Now, I know there are a lot of legends about what exactly happened that hot summer night in 1969. Some people say it was a lesbian that started the riot. Some people say it was the street hustlers, everyone seems to have a different story. It was such a chaotic, unpredictable mess (a riot chaotic and unpredictable, Go figure.) and no one was there taking minutes, that the “facts” have been shrouded in legend. Well here is my favorite Stonewall legend, and it’s the one I choose to believe.
In 1969 homosexuality and trans were illegal (back then they were much more closely linked than they are today). This made it easy for the mafia to control gay bars. The Stonewall Inn was one of the more popular gay bars in New York, as it was just about the only one that allowed same-sex dancing (also illegal at the time).
It was common for the police to raid gay bars and arrest people who were not “dressed according to their gender” or dancing with the someone of the same sex. The mafia regularly paid the police so they could be forewarned of raids and so that the police would raid the bar early in the evening and allow the business to continue running for the bar’s busy time.
Marsha P. Johnson was a drag queen (back then trans women were called drag queens) that lived in New York and she was a regular at the Stonewall Inn.
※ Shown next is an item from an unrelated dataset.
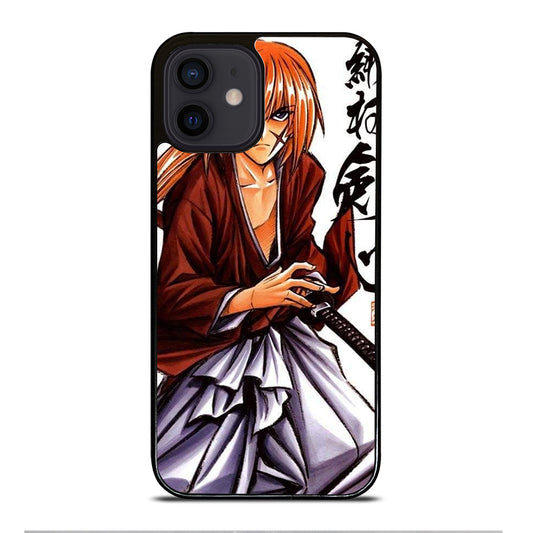 RUROUNI KENSHIN SAMURAI X ANIME SERIES iPhone 12 Mini Case Cover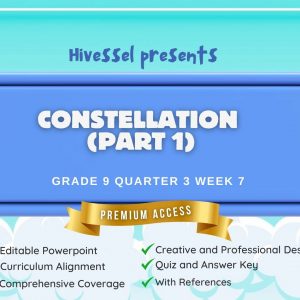 Science 9, Quarter 3 Lesson 7 (MELCS)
Many people in the LGBT community called her “Saint Marsha”. She was a creature of pure light and joy and love. She often lived on the street or with friends when she could. People like Bob Kohler and Randolph Wicker would often have her live with them. She was generous to a fault. Whenever she would get a little money or food she would always share it with the street kids, sometimes to the point where she wouldn’t eat at all.
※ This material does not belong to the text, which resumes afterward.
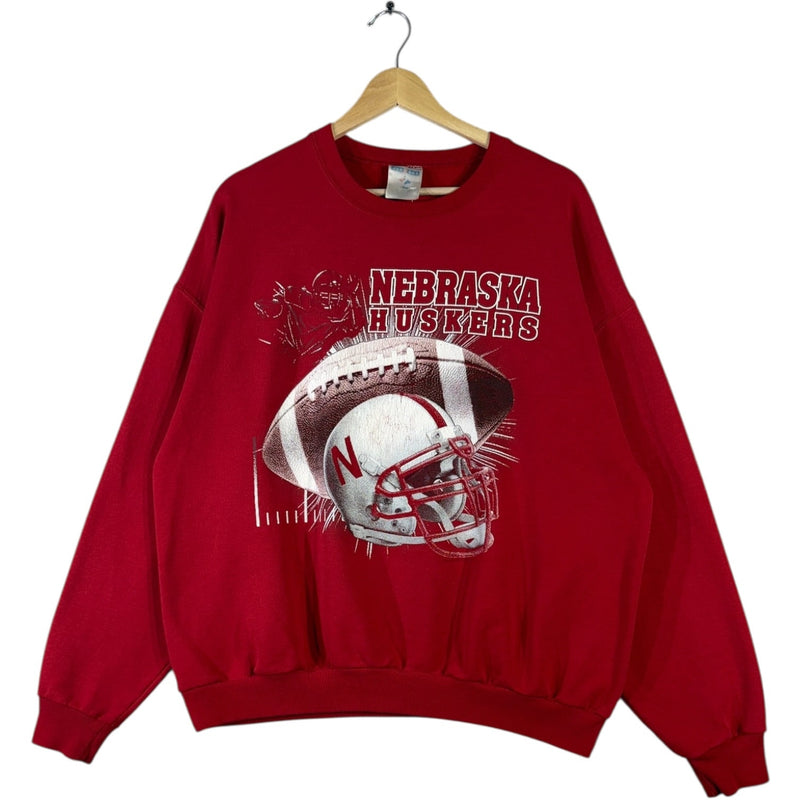 Vintage University Of Nebraska Huskers Crewneck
In the early morning hours of June 28th, Marsha was enjoying a night at the Stonewall Inn when the police raided. This raid was unusual since the mafia had not had previous warning and it was late at night when the bar was at its peak hours. It is reported that the police were more aggressive with the bar patrons than usual. It was clear that they had come to kick some ass.
The police were checking people’s ID and anyone who didn’t have ID was arrested and thrown into the waiting paddy wagon. Anyone who was not “dressed according to their gender” was taken in the bathroom for a closer body inspection and any “man in women’s clothes” was arrested and thrown into the paddy wagon as well.
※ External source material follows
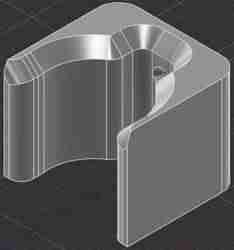 Wall bracket for Karcher VC6 vacuum brushes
Well the police soon came to Marsha. Now Marsha had been distraught over the death of Judy Garland the previous day and she was in no mood for these shenanigans. As the police tried to arrest her, she started screaming “I have my rights! I have my rights!” in that crackling squeaky voice she was known for. She picked up a shot glass and threw it across the bar breaking a mirror. That's when everybody started fighting back and it turned into a riot. People had gathered outside and were throwing pennies and bottles. They went to a nearby construction site and got some bricks to throw. They freed the people in the paddy wagon. The police had to barricade themselves in the bar to protect themselves from the growing crowd that had gathered outside. At one point a parking meter was used as a battering ram. This was the beginning of the Gay rights movement. It eventually became the LGBT rights movement that continues to this day.
All from the “Shot glass heard round the world.”